(Recorded data):
__________________________________________________

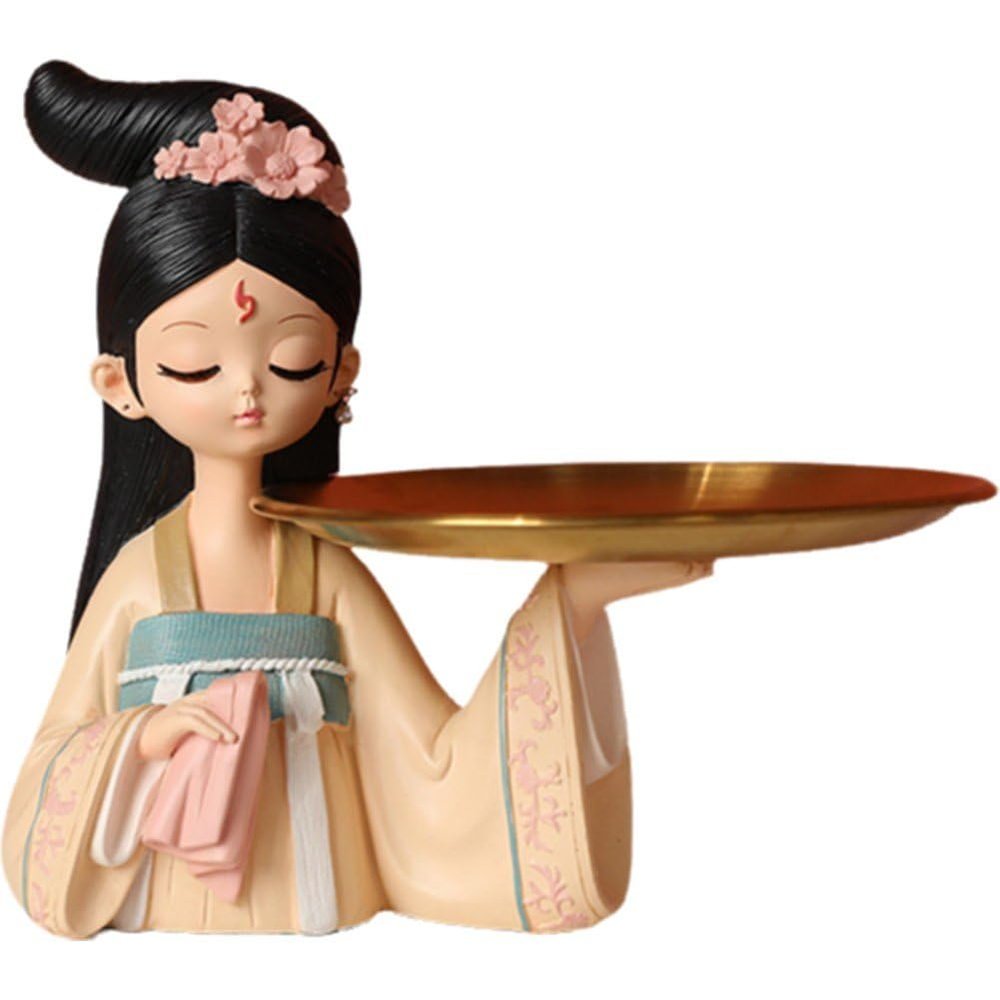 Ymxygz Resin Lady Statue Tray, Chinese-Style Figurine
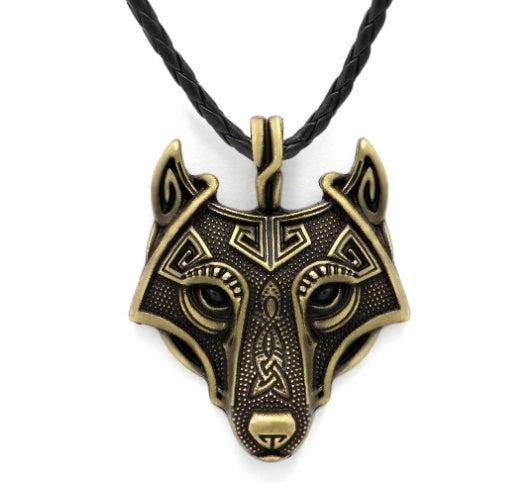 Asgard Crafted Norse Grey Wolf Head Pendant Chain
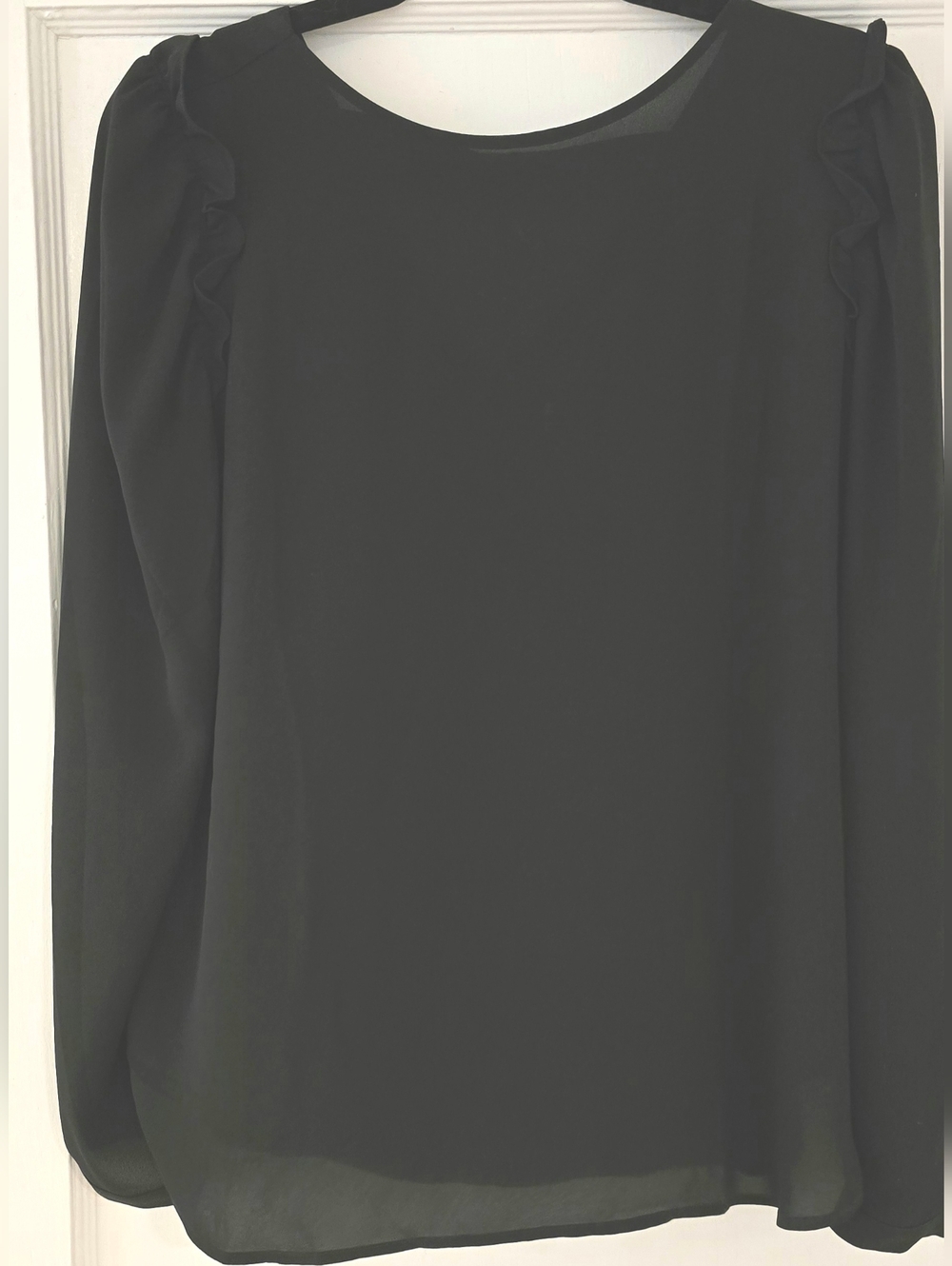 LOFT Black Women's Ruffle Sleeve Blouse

__________________________________________________

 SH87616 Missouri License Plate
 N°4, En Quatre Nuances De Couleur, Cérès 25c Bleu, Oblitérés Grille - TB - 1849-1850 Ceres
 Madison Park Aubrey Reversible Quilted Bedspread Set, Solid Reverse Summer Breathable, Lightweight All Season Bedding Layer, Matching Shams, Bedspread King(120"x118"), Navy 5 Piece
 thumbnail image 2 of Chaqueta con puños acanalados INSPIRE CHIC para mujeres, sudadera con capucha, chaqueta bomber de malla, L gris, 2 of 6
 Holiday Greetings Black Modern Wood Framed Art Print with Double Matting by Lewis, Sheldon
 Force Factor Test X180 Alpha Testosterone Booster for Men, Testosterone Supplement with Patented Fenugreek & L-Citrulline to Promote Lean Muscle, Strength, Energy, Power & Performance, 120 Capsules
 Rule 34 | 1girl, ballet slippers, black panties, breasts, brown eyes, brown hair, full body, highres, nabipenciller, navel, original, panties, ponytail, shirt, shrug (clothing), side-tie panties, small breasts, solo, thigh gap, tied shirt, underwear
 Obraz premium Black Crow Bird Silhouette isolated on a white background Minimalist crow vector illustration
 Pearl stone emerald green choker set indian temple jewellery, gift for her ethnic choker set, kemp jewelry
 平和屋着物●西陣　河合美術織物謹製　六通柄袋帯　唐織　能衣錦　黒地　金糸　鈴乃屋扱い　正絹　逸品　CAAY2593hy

__________________________________________________

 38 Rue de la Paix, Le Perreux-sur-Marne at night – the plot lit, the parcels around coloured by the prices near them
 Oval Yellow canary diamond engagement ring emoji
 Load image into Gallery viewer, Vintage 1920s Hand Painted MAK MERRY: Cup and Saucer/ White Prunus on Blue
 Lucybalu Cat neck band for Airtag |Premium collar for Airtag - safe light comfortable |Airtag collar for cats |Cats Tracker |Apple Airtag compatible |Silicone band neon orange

__________________________________________________

Given the records above, restate word for word only the lines starting at the one with "Rule 34 | 1girl, ballet" and ending at the one with "平和屋着物●西陣　河合美術織".

(Answer):
 Rule 34 | 1girl, ballet slippers, black panties, breasts, brown eyes, brown hair, full body, highres, nabipenciller, navel, original, panties, ponytail, shirt, shrug (clothing), side-tie panties, small breasts, solo, thigh gap, tied shirt, underwear
 Obraz premium Black Crow Bird Silhouette isolated on a white background Minimalist crow vector illustration
 Pearl stone emerald green choker set indian temple jewellery, gift for her ethnic choker set, kemp jewelry
 平和屋着物●西陣　河合美術織物謹製　六通柄袋帯　唐織　能衣錦　黒地　金糸　鈴乃屋扱い　正絹　逸品　CAAY2593hy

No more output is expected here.